--- Start of PAGE EXCERPT ---

If you have sandy soil and crabgrass is growing everywhere then it is not worth it to try and control it.  Just mow it and call it good.  

If you are in the Western suburbs of Chicago,  call us (630-649-1476) and we will help you with your crabgrass problem.  Over time, we will correct the cause of the problem and  do it without the use of harmful chemicals.  Very cool!

Thank you for reading our blog and happy gardening!

Bill Scheffler

Why fertilize your lawn in the late fall?

In the late fall as the soil temperature drops the lawn starts to go dormant.  The grass starts to lose the dark green color and slowly takes on a light brown color...winter is coming.  

At this time of the year when the days are significantly shorter and colder, when lawn furniture is covered or in storage. When summer flowering bulbs have been dug up. Lawn mowers and rakes switch places with snow blowers and snow shovels there is one thing is is all too often not thought of, THE LAWN!

Many homeowners figure they are done with the lawn fertilization program for the year. I have been doing professional lawn care for about 18 years now...and now is an important time to get that last application down into the ground. This last application can be called a late fall application or a winterizer application.

--- End of PAGE EXCERPT ---
--- Start of MATERIAL SUPPLIED ---

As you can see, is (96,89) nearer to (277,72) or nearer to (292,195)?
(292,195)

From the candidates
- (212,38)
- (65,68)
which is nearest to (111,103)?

--- End of MATERIAL SUPPLIED ---

# THE PROBLEM
In the lawn care excerpt, what two names are given for the last fertilizer application of the year?

# SOLUTION TO THE EXERCISE
A late fall application or a winterizer application.